Willa Cather’s My Ántonia was a title I first learned in grad school, when I was learning how to teach. My mentor taught a few works of Willa Cather, and while My Ántonia was not among the discussed classroom titles, it was one he spoke of quite fondly. I never thought of reading it, as I was not entirely taken with Cather’s work, but when I found a copy at the Half Price Books Mega Book Sale, I thought, “Eh, this could be something I pick up when absolutely nothing else is available.” And, so, one rainy day in quarantine, when nothing else provoked my interest, I cracked open the book.
There is no true summary of My Ántonia. It’s a series of vignettes from the childhood of Jim Burden, who goes to live with his grandparents on their Nebraska farm.
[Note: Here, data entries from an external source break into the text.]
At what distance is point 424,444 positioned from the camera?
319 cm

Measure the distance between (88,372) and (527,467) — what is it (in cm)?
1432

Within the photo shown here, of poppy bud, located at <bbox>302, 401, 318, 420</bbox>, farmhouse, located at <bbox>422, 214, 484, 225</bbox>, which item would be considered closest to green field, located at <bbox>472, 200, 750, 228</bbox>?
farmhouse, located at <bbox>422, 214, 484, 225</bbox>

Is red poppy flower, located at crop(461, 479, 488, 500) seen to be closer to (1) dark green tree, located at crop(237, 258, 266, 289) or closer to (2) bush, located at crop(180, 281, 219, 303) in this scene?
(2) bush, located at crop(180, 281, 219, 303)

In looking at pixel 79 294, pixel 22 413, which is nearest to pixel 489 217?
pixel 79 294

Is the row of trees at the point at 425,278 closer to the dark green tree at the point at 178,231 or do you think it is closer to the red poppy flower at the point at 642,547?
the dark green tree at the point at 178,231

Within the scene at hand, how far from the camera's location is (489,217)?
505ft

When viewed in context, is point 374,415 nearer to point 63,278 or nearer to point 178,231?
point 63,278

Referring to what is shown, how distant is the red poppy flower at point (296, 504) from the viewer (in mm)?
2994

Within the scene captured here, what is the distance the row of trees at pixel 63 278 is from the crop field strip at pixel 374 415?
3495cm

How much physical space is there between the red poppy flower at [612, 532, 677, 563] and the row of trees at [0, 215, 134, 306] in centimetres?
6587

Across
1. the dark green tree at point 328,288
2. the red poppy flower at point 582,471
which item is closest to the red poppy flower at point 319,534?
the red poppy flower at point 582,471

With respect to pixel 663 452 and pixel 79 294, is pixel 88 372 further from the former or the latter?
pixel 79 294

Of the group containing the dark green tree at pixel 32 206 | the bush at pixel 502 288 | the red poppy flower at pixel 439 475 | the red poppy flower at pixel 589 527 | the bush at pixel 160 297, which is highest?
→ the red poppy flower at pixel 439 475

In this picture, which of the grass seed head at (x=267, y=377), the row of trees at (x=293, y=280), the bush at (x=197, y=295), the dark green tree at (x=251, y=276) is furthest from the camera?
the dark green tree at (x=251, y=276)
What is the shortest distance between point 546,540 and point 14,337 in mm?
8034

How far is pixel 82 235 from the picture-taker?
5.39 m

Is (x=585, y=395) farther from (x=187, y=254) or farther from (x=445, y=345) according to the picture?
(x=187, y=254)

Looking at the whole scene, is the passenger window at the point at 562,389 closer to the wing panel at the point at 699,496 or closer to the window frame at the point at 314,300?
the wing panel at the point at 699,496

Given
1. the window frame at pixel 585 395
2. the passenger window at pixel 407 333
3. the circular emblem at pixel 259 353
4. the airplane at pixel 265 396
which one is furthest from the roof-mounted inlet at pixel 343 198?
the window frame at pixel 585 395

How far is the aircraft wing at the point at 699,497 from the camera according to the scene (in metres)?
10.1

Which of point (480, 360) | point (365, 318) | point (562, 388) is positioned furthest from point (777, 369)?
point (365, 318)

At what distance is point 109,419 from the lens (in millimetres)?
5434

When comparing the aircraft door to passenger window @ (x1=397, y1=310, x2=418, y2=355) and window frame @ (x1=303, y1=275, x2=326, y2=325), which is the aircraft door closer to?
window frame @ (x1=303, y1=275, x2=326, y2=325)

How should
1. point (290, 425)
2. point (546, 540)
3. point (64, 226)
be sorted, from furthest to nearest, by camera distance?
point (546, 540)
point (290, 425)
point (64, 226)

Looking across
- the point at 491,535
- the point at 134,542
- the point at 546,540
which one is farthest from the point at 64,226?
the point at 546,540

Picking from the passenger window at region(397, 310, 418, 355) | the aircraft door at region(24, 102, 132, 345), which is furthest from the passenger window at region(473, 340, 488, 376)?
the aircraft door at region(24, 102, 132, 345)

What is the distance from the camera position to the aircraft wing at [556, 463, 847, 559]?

It’s the mid to late nineteenth century when born Americans and immigrants tried to make a living off the land. During Jim’s first trip into Nebraska, he meets a bold, playful, and energetic Bohemian girl named Ántonia, who becomes his playmate and lifelong friend.
Stories like My Ántonia, which have more of a wandering narrative, can only be pulled off by a master descriptor. Willa Cather is like an early twentieth-century Robin McKinley: she takes huge chunks of time where nothing really happens and makes them sound extraordinary. You might never have been on a nineteenth-century Nebraska farm, but you feel like you could have spent your childhood there.
We don’t spend much time in the present with these characters. We get the information we need from Jim’s lengthy descriptions of the people, the setting, and the hardships of farming. There is dialogue here and there, but because so much time passes in the story, conversations take a back seat.
Normally, I would bemoan a story taking so little time for its characters to just shoot the breeze, but the world they live in is so different from my own that it still works. I liked reading about the town dances, the chores, the farmhands that came and went, the emotional toll of lonesomeness, and monotony. And the characters are described so well in the time we know them that they still feel real.
The characters’ growth is slow, but you can see it most through Ántonia herself. She starts out speaking the broken English of a young immigrant, running wild through the fields, but grows up into a hard-working, loving, efficient young woman. There’s a reason Jim writes so fondly about her: she is spirited and kind, and full of so much love. If there’s one thing any character remembers about Ántonia, it’s how loving she is despite the hardships she endures.
My Ántonia had plenty of opportunities to be a sappy, sentimental ode to the old American farm, but its characters, struggling together through the farming life, made it much more real. Although it starts off a bit slowly, it’s a calm, meditative read that paints a genuine picture of the American farmlands.